## TO DO
Rewrite every entry below, swapping "gravel road" for "dirt road" wherever it appears and leaving everything else untouched.

-------- DATASET RECORDS

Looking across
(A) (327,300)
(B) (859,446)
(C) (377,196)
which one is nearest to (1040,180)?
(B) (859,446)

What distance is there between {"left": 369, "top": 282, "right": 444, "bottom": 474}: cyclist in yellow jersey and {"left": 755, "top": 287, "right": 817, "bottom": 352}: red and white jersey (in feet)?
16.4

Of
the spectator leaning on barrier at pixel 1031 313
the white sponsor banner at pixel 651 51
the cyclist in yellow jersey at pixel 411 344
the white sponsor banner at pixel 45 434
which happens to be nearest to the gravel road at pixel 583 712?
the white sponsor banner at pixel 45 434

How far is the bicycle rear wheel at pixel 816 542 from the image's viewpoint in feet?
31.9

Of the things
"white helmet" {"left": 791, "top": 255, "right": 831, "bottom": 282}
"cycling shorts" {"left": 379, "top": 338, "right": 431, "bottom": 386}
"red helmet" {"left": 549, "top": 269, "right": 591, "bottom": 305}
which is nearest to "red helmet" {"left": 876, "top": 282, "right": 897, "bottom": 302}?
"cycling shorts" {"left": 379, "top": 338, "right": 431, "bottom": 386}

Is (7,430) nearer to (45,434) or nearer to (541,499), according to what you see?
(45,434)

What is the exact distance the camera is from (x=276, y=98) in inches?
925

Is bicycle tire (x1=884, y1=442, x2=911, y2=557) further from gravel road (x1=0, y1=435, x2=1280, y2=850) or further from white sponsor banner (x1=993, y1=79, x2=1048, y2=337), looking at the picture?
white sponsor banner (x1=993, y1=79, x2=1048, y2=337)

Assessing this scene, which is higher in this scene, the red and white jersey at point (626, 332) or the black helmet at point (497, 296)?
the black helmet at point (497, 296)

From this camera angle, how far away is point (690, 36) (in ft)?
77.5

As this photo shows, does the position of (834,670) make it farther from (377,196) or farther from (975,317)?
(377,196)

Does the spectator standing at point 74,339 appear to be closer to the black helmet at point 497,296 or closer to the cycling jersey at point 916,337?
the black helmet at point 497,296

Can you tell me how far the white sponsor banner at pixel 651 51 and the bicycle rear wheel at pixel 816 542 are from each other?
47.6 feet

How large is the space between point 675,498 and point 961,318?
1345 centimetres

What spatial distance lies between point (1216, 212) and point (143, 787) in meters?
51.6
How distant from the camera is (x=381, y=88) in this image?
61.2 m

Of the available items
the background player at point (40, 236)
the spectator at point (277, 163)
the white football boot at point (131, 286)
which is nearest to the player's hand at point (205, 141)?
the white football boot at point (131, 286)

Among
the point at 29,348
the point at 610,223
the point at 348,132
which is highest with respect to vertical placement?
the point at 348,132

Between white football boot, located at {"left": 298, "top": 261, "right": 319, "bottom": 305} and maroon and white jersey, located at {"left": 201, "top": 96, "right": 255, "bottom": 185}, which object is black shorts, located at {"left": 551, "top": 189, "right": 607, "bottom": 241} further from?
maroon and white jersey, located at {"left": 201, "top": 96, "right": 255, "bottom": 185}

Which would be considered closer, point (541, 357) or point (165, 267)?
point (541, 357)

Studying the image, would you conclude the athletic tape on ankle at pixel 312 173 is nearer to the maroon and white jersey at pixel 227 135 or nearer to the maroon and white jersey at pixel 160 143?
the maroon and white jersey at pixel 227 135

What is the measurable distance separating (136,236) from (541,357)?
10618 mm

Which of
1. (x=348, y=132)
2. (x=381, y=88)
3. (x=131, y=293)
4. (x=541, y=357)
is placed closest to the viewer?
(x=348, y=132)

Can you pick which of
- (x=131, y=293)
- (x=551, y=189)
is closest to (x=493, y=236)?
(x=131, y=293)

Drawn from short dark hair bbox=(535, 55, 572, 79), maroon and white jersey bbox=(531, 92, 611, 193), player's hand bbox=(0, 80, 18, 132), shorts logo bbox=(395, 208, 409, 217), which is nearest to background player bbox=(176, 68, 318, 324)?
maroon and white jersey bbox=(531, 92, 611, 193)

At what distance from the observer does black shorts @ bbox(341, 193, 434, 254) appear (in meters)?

----------------

## RESPONSE TO THIS EXERCISE
Looking across
(A) (327,300)
(B) (859,446)
(C) (377,196)
which one is nearest to (1040,180)?
(B) (859,446)

What distance is there between {"left": 369, "top": 282, "right": 444, "bottom": 474}: cyclist in yellow jersey and {"left": 755, "top": 287, "right": 817, "bottom": 352}: red and white jersey (in feet)?
16.4

Of
the spectator leaning on barrier at pixel 1031 313
the white sponsor banner at pixel 651 51
the cyclist in yellow jersey at pixel 411 344
the white sponsor banner at pixel 45 434
which happens to be nearest to the dirt road at pixel 583 712?
the white sponsor banner at pixel 45 434

How far is the bicycle rear wheel at pixel 816 542 from the image's viewpoint in feet?
31.9

Of the things
"white helmet" {"left": 791, "top": 255, "right": 831, "bottom": 282}
"cycling shorts" {"left": 379, "top": 338, "right": 431, "bottom": 386}
"red helmet" {"left": 549, "top": 269, "right": 591, "bottom": 305}
which is nearest to "red helmet" {"left": 876, "top": 282, "right": 897, "bottom": 302}?
"cycling shorts" {"left": 379, "top": 338, "right": 431, "bottom": 386}

Is (7,430) nearer to (45,434) or nearer to (541,499), according to what you see?
(45,434)

What is the exact distance the camera is from (x=276, y=98) in inches?
925

Is bicycle tire (x1=884, y1=442, x2=911, y2=557) further from dirt road (x1=0, y1=435, x2=1280, y2=850) or further from white sponsor banner (x1=993, y1=79, x2=1048, y2=337), looking at the picture?
white sponsor banner (x1=993, y1=79, x2=1048, y2=337)

Assessing this scene, which is higher in this scene, the red and white jersey at point (626, 332) or the black helmet at point (497, 296)?
the black helmet at point (497, 296)

From this camera angle, how far away is point (690, 36) (in ft)?
77.5

As this photo shows, does the position of (834,670) make it farther from (377,196) or farther from (975,317)?
(377,196)

Does the spectator standing at point 74,339 appear to be closer to the black helmet at point 497,296 or closer to the cycling jersey at point 916,337?
the black helmet at point 497,296

Can you tell me how far the white sponsor banner at pixel 651 51 and the bicycle rear wheel at pixel 816 542 are from each other?
47.6 feet

How large is the space between point 675,498 and point 961,318?
1345 centimetres

What spatial distance lies between point (1216, 212) and point (143, 787) in meters?
51.6
How distant from the camera is (x=381, y=88) in this image?
61.2 m

Of the available items
the background player at point (40, 236)
the spectator at point (277, 163)
the white football boot at point (131, 286)
which is nearest to the player's hand at point (205, 141)?
the white football boot at point (131, 286)

Among
the point at 29,348
the point at 610,223
the point at 348,132
which is highest with respect to vertical placement?
the point at 348,132

Between white football boot, located at {"left": 298, "top": 261, "right": 319, "bottom": 305} and maroon and white jersey, located at {"left": 201, "top": 96, "right": 255, "bottom": 185}, which object is black shorts, located at {"left": 551, "top": 189, "right": 607, "bottom": 241} further from?
maroon and white jersey, located at {"left": 201, "top": 96, "right": 255, "bottom": 185}

Which would be considered closer, point (541, 357) or point (165, 267)?
point (541, 357)

Studying the image, would you conclude the athletic tape on ankle at pixel 312 173 is nearer to the maroon and white jersey at pixel 227 135 or nearer to the maroon and white jersey at pixel 160 143?
the maroon and white jersey at pixel 227 135

What is the measurable distance separating (136,236) from (541,357)?
10618 mm

Which of
1. (x=348, y=132)
2. (x=381, y=88)
3. (x=131, y=293)
4. (x=541, y=357)
is placed closest to the viewer?
(x=348, y=132)

Can you pick which of
- (x=131, y=293)
- (x=551, y=189)
is closest to (x=493, y=236)?
(x=131, y=293)

Drawn from short dark hair bbox=(535, 55, 572, 79), maroon and white jersey bbox=(531, 92, 611, 193), player's hand bbox=(0, 80, 18, 132), shorts logo bbox=(395, 208, 409, 217), which is nearest to background player bbox=(176, 68, 318, 324)?
maroon and white jersey bbox=(531, 92, 611, 193)

At what distance from the observer does black shorts @ bbox(341, 193, 434, 254) appear (in meters)?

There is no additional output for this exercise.